* [Page excerpt]:
════════════════
You shadow box tenderly, tentatively, expectantly, for two years online after dating app initiations, then finally meet for one fateful night in a seaside hotel, shedding skins as much as clothes, a knockout blow that turns the morning after into the mourning after. The chatter, then the shatter.

All this mirrors gone-in-24-hours life of the mayfly (the insect here making an appearance on the cover of May’s jigsaw, Mayfly On River, Germany).

What a brief breath of life in flight, after up to two years spent twiddling thumbs and knotting scarves in gestation underwater, only to crash and burn on impact.

York Theatre Royal artist-in-residence Gus Gowland’s musical world premiere has followed a similar path of anticipation. Already an award winner for Pieces Of String (Mercury Theatre, Colchester, 2018), he had tantalised York audiences with five-minute showcase contributions to Love Bites in 2021 and Green Shoots in 2022, and now the wait is over.

Be assured, Mayflies will not die after one day (or three if you choose to see all three configurations of Tania Azevedo’s flexible casting). An afterlife is deserved by Gowland’s concept, book and songs alike.

Gowland eschews burdening his putative lovers with defined gender, race, sexual orientation or age, further extending its potential shelf life.

For +Juliet director Azevedo’s premiere, two from three will perform in any show. It could be Nuno Queimado’s May with Emma Thornett’s Fly; Rumi Sutton’s Fly with Queimado’s May or Sutton’s May in a gay coupling with Thornett’s Fly. Clear so far?

Raising a glass: Rumi Sutton’s May and Emma Thornett’s Fly in a second configuration of Mayflies. Picture: Sam Taylor

It is not essential to see all three combinations, but the potential of both Gowland’s book and in particular his songs are better revealed the more pairings you meet, rather than only one match of the day. Both the idealistic Fly’s restless urges in Looking Back and realist May’s pile of relationship debris in Running On Empty will fly, whoever sings them. Queimado’s account of that heartrending ballad is especially affecting.

As much as the mayfly is Gowland’s motif for a love affair’s arc from joy to sorrow, matched by the mayfly hanging lamps’ choreographed movements in TK Hay’s design, equally significant is May’s love of jigsaw puzzles, one of the quirky revelations that builds a picture of a character.

The audience is invited to piece the jigsaw together, not without a picture, but with the extra challenge of Gowland detailing the relationship in both flashbacks and flashforwards.
════════════════
* [Given records]:
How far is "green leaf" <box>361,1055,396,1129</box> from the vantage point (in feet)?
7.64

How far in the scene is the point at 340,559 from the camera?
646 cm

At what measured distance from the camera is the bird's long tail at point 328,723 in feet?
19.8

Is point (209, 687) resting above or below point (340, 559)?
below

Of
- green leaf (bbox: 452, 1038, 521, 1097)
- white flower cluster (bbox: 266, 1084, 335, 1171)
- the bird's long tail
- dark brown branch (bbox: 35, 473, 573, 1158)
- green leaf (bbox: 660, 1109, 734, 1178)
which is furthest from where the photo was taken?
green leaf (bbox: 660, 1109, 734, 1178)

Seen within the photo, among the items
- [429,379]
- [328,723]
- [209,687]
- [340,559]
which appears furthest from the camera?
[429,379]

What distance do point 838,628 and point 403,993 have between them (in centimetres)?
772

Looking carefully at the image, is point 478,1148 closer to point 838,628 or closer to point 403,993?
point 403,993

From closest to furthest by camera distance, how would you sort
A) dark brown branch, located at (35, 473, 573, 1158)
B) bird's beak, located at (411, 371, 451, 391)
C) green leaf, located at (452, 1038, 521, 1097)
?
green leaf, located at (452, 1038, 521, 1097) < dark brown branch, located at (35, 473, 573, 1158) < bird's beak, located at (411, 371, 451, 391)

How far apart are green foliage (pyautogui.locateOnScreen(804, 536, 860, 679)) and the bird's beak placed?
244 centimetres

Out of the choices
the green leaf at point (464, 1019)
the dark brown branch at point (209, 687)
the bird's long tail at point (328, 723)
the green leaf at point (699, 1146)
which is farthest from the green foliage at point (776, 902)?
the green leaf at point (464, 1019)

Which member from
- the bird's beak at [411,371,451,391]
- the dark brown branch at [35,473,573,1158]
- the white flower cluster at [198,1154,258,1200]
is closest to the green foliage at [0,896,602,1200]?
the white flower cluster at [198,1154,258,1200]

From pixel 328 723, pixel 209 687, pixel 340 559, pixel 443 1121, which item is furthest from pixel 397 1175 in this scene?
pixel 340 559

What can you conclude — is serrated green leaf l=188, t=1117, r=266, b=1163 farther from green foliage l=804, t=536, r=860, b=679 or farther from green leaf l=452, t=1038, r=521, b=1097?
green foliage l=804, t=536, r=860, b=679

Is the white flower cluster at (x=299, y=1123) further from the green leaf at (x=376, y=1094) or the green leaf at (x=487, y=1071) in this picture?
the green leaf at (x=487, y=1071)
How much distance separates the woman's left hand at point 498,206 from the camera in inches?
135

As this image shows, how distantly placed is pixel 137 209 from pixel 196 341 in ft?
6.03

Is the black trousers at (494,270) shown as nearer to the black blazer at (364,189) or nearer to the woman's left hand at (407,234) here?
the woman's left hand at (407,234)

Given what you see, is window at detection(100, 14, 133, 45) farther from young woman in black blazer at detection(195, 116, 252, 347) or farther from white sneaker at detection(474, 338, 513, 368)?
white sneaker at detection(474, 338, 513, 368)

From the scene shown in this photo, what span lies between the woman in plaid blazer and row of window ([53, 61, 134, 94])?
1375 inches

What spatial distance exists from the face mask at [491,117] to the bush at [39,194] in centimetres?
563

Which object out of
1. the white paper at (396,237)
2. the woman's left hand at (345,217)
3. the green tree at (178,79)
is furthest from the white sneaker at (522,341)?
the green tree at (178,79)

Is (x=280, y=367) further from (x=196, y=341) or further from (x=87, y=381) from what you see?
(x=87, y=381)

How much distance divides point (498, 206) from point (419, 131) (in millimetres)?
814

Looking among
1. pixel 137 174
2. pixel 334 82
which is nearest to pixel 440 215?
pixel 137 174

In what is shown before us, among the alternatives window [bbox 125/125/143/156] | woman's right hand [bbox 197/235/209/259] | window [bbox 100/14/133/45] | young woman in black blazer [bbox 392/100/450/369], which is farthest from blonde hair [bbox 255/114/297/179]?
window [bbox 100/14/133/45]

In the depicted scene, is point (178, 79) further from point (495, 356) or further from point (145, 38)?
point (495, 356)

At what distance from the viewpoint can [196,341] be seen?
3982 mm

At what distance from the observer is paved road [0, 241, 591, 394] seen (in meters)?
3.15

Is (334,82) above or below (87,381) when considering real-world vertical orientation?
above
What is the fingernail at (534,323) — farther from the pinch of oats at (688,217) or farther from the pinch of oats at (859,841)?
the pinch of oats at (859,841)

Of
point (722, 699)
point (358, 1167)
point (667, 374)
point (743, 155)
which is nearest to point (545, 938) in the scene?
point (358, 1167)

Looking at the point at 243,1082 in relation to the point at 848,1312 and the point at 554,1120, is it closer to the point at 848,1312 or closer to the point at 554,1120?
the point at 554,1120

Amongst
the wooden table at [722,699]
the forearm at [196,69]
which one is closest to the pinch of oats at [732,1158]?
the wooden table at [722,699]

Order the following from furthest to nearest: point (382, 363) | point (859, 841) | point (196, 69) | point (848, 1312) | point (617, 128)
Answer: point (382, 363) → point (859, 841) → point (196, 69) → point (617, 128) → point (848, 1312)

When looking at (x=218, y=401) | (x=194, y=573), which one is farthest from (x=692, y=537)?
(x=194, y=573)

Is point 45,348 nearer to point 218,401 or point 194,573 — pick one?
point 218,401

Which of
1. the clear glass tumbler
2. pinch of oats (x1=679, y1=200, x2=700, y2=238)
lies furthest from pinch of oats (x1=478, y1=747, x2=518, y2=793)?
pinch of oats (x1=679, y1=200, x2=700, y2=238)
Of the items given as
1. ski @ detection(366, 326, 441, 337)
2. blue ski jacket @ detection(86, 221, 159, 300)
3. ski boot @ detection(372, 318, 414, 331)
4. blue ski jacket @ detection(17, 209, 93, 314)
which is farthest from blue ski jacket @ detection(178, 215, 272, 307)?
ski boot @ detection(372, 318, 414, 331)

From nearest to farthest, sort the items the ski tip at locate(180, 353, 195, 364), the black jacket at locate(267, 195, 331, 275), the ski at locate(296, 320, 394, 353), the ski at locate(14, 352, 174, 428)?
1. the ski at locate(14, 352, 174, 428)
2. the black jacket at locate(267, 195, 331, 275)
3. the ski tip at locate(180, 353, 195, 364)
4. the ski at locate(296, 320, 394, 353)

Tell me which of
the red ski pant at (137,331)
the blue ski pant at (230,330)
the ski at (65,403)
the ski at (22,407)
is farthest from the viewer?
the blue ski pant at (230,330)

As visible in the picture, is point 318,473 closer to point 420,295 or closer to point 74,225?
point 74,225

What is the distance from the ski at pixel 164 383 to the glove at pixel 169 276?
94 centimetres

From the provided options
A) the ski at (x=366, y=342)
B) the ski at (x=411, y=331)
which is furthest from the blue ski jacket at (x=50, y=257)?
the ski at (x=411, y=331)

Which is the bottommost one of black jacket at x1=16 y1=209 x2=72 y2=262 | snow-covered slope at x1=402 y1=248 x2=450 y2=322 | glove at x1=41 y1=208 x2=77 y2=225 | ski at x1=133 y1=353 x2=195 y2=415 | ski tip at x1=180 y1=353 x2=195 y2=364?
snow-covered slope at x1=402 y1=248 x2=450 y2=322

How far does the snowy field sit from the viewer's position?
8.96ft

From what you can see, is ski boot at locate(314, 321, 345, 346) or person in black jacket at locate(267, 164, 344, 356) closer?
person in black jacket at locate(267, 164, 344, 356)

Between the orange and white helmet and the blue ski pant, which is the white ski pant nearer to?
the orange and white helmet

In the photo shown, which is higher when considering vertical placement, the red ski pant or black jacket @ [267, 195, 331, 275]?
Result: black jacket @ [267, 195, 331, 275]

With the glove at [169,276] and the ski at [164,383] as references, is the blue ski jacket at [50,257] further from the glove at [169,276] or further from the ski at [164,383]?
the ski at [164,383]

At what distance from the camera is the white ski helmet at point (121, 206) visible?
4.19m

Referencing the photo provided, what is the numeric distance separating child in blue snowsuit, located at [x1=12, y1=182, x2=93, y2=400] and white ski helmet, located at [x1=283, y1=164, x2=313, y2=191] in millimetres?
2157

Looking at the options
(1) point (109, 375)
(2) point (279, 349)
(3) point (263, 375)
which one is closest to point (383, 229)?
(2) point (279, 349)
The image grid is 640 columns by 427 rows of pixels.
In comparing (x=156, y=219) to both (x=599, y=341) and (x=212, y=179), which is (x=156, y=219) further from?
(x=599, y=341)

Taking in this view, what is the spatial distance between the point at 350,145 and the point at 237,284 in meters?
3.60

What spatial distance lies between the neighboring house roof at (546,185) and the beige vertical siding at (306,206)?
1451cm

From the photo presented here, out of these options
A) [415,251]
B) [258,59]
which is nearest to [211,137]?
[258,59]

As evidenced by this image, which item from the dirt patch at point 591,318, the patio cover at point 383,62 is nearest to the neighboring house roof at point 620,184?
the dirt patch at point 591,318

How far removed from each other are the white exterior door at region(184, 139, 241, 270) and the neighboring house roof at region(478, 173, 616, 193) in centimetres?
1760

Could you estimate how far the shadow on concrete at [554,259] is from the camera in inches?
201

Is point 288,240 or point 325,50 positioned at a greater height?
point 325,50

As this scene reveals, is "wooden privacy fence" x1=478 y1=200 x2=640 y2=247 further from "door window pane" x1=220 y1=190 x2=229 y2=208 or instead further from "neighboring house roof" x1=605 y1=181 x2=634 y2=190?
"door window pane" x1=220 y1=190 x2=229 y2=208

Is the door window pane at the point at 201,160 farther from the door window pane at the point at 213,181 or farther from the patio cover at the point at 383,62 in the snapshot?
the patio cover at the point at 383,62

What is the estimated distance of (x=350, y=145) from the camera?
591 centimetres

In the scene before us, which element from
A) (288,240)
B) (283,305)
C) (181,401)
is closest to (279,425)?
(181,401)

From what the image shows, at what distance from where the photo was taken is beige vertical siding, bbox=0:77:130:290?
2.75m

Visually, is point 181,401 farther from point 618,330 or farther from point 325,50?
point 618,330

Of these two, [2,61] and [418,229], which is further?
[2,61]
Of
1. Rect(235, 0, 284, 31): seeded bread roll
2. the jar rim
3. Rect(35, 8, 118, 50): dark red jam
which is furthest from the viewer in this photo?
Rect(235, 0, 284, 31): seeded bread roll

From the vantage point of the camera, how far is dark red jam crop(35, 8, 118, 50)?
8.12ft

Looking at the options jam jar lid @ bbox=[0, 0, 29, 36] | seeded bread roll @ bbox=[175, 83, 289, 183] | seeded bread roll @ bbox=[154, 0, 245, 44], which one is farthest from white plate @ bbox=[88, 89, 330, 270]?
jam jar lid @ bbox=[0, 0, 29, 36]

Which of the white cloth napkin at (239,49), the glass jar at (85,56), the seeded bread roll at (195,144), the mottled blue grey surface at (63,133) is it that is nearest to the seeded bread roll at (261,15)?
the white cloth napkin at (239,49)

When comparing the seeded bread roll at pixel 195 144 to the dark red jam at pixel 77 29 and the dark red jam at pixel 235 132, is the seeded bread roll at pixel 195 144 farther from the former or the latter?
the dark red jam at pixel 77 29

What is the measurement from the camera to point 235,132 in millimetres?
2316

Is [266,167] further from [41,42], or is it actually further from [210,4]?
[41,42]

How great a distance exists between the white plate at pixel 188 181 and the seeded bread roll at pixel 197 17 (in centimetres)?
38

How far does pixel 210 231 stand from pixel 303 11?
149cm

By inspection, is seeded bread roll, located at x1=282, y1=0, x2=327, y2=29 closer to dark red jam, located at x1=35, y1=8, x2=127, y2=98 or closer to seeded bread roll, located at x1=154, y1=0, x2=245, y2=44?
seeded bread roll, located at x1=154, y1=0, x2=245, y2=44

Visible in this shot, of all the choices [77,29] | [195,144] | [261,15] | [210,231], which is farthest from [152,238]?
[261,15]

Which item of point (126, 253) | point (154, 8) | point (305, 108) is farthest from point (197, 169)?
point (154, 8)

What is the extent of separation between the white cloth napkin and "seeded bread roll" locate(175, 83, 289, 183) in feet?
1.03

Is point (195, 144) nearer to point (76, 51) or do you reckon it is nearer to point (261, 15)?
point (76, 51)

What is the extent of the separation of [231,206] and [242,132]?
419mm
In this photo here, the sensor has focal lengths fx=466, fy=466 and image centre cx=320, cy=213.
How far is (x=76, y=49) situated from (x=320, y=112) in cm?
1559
════════════════
* [Objective 1]: According to the Mayflies review, whose design includes the mayfly hanging lamps?
* [Objective 2]: Copy out the rows verbatim, beginning at the row containing "What is the fingernail" and ending at the row containing "Answer: point (382, 363)", with both of those rows included.

* [Expected answer 1]: TK Hay's.

* [Expected answer 2]:
What is the fingernail at (534,323) — farther from the pinch of oats at (688,217) or farther from the pinch of oats at (859,841)?
the pinch of oats at (859,841)

Of
point (722, 699)
point (358, 1167)
point (667, 374)
point (743, 155)
which is nearest to point (545, 938) in the scene?
point (358, 1167)

Looking at the point at 243,1082 in relation to the point at 848,1312 and the point at 554,1120, is it closer to the point at 848,1312 or closer to the point at 554,1120?
the point at 554,1120

Amongst
the wooden table at [722,699]
the forearm at [196,69]
which one is closest to the pinch of oats at [732,1158]?
the wooden table at [722,699]

Order the following from furthest to nearest: point (382, 363) | point (859, 841) | point (196, 69) | point (848, 1312) | point (617, 128)
Answer: point (382, 363) → point (859, 841) → point (196, 69) → point (617, 128) → point (848, 1312)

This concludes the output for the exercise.